### DATASET RECORDS

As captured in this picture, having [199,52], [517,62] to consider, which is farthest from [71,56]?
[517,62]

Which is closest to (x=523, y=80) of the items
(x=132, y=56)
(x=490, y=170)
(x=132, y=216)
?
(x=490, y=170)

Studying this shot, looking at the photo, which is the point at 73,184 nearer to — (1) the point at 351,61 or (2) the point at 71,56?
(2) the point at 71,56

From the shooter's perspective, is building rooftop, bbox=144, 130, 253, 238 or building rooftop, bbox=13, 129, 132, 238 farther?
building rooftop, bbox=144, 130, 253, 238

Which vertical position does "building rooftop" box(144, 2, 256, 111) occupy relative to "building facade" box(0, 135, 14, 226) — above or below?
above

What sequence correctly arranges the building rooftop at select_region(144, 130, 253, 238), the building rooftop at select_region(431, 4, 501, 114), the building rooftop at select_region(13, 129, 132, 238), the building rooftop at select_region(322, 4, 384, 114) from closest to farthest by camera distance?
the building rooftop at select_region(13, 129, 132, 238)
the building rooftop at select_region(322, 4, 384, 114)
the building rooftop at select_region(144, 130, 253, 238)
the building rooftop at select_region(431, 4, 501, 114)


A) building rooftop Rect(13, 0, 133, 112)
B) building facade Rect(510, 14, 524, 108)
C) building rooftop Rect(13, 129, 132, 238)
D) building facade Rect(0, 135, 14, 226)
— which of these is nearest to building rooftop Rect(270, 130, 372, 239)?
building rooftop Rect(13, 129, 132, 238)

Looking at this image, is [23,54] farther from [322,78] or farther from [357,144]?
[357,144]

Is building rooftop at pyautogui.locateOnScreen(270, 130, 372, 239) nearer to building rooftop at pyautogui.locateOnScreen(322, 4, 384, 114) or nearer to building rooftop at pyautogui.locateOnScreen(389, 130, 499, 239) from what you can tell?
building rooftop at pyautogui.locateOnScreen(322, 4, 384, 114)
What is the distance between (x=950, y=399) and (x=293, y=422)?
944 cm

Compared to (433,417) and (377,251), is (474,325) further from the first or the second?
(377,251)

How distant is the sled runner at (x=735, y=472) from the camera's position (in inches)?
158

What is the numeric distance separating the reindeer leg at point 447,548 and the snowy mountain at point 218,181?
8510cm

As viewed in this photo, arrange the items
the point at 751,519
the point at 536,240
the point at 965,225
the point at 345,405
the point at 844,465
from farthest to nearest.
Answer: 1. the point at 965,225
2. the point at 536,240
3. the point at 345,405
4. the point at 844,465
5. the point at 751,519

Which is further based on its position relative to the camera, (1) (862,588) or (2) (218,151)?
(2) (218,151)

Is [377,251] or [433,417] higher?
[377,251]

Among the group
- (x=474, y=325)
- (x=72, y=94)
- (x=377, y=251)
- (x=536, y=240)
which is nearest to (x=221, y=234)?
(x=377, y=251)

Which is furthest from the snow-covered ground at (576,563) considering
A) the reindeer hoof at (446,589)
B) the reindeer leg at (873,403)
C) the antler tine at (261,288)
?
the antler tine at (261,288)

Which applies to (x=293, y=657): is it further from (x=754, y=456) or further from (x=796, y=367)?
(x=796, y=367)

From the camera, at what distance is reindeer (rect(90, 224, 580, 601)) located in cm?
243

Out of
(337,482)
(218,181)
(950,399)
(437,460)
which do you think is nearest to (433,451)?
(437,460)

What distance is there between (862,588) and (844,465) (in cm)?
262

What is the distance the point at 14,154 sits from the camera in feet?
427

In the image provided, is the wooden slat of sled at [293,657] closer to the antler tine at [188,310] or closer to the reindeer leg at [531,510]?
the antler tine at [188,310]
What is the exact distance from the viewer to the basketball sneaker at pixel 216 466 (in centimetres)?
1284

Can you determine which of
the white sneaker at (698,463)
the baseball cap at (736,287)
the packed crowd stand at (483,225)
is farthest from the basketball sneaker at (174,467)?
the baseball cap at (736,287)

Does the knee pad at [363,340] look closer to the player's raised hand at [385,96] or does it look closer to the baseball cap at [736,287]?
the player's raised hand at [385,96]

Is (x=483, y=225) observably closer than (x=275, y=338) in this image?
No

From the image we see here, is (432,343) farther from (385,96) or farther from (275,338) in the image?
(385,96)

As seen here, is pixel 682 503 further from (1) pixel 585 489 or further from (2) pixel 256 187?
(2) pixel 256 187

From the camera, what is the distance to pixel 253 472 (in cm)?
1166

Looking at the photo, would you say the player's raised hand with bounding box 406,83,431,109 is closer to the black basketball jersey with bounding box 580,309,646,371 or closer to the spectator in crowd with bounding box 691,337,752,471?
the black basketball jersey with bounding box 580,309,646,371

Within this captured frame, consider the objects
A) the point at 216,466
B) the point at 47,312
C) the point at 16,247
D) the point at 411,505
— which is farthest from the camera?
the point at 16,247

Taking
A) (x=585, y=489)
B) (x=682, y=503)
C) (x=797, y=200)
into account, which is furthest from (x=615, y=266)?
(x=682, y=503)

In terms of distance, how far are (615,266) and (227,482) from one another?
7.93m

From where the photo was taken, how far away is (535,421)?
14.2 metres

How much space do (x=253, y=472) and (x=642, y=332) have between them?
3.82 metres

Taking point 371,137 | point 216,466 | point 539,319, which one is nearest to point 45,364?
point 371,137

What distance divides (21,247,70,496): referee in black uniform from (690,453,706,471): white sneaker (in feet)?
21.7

######

» WHAT THE TASK ASKS:
Extract the complete listing above, reproducing each line exactly.

» RESPONSE FOR THIS EXERCISE:
As captured in this picture, having [199,52], [517,62] to consider, which is farthest from [71,56]?
[517,62]

Which is closest to (x=523, y=80) of the items
(x=132, y=56)
(x=490, y=170)
(x=132, y=216)
?
(x=490, y=170)

Studying this shot, looking at the photo, which is the point at 73,184 nearer to — (1) the point at 351,61 or (2) the point at 71,56?
(2) the point at 71,56

From the shooter's perspective, is building rooftop, bbox=144, 130, 253, 238 or building rooftop, bbox=13, 129, 132, 238 farther?
building rooftop, bbox=144, 130, 253, 238

Which vertical position does "building rooftop" box(144, 2, 256, 111) occupy relative to "building facade" box(0, 135, 14, 226) — above or below?
above

What sequence correctly arranges the building rooftop at select_region(144, 130, 253, 238), the building rooftop at select_region(431, 4, 501, 114), the building rooftop at select_region(13, 129, 132, 238), the building rooftop at select_region(322, 4, 384, 114) from closest to farthest by camera distance?
the building rooftop at select_region(13, 129, 132, 238)
the building rooftop at select_region(322, 4, 384, 114)
the building rooftop at select_region(144, 130, 253, 238)
the building rooftop at select_region(431, 4, 501, 114)


A) building rooftop Rect(13, 0, 133, 112)
B) building facade Rect(510, 14, 524, 108)
C) building rooftop Rect(13, 129, 132, 238)
D) building facade Rect(0, 135, 14, 226)
— which of these is nearest to building rooftop Rect(270, 130, 372, 239)?
building rooftop Rect(13, 129, 132, 238)

Looking at this image, is [23,54] farther from [322,78] or farther from [357,144]?
[357,144]

Is building rooftop at pyautogui.locateOnScreen(270, 130, 372, 239) nearer to building rooftop at pyautogui.locateOnScreen(322, 4, 384, 114) or nearer to building rooftop at pyautogui.locateOnScreen(389, 130, 499, 239) from what you can tell?
building rooftop at pyautogui.locateOnScreen(322, 4, 384, 114)
What is the distance between (x=950, y=399) and (x=293, y=422)?
944 cm

Compared to (433,417) and (377,251), is (474,325) further from the first or the second?
(377,251)

How distant is the sled runner at (x=735, y=472) from the camera's position (in inches)?
158

What is the numeric distance separating the reindeer leg at point 447,548 and the snowy mountain at point 218,181?
8510cm

As viewed in this photo, arrange the items
the point at 751,519
the point at 536,240
the point at 965,225
the point at 345,405
the point at 844,465
from farthest to nearest.
Answer: 1. the point at 965,225
2. the point at 536,240
3. the point at 345,405
4. the point at 844,465
5. the point at 751,519

Which is further based on its position relative to the camera, (1) (862,588) or (2) (218,151)?
(2) (218,151)

Is [377,251] or [433,417] higher?
[377,251]

Among the group
- (x=474, y=325)
- (x=72, y=94)
- (x=377, y=251)
- (x=536, y=240)
which is nearest to (x=221, y=234)?
(x=377, y=251)

Which is furthest from the snow-covered ground at (576,563) considering
A) the reindeer hoof at (446,589)
B) the reindeer leg at (873,403)
C) the antler tine at (261,288)
?
the antler tine at (261,288)

Which applies to (x=293, y=657): is it further from (x=754, y=456) or further from (x=796, y=367)?
(x=796, y=367)

From the camera, at what distance is reindeer (rect(90, 224, 580, 601)) located in cm?
243

Out of
(337,482)
(218,181)
(950,399)
(437,460)
which do you think is nearest to (433,451)?
(437,460)

What distance is there between (862,588) and (844,465) (in cm)?
262

What is the distance the point at 14,154 sits from the camera in feet?
427

In the image provided, is the wooden slat of sled at [293,657] closer to the antler tine at [188,310] or closer to the reindeer leg at [531,510]?
the antler tine at [188,310]
What is the exact distance from the viewer to the basketball sneaker at pixel 216 466 (in centimetres)?
1284

Can you determine which of
the white sneaker at (698,463)
the baseball cap at (736,287)
the packed crowd stand at (483,225)
is farthest from the basketball sneaker at (174,467)?
the baseball cap at (736,287)

Does the knee pad at [363,340] look closer to the player's raised hand at [385,96] or does it look closer to the baseball cap at [736,287]?
the player's raised hand at [385,96]

Is (x=483, y=225) observably closer than (x=275, y=338) in this image?
No

From the image we see here, is (432,343) farther from (385,96) or farther from (275,338) in the image?
(385,96)

As seen here, is pixel 682 503 further from (1) pixel 585 489 or further from (2) pixel 256 187?
(2) pixel 256 187

From the camera, what is the distance to pixel 253 472 (in cm)?
1166

Looking at the photo, would you say the player's raised hand with bounding box 406,83,431,109 is closer to the black basketball jersey with bounding box 580,309,646,371 or closer to the spectator in crowd with bounding box 691,337,752,471?
the black basketball jersey with bounding box 580,309,646,371

Within this captured frame, consider the objects
A) the point at 216,466
B) the point at 47,312
C) the point at 16,247
D) the point at 411,505
— which is farthest from the camera?
the point at 16,247

Taking
A) (x=585, y=489)
B) (x=682, y=503)
C) (x=797, y=200)
into account, which is furthest from (x=615, y=266)?
(x=682, y=503)

In terms of distance, how far are (615,266) and (227,482) from one another?
7.93m

From where the photo was taken, how far away is (535,421)?
14.2 metres

How much space do (x=253, y=472) and (x=642, y=332) have between them?
3.82 metres

Taking point 371,137 | point 216,466 | point 539,319, which one is nearest to point 45,364?
point 371,137

What distance divides (21,247,70,496): referee in black uniform from (690,453,706,471): white sneaker (in feet)?
21.7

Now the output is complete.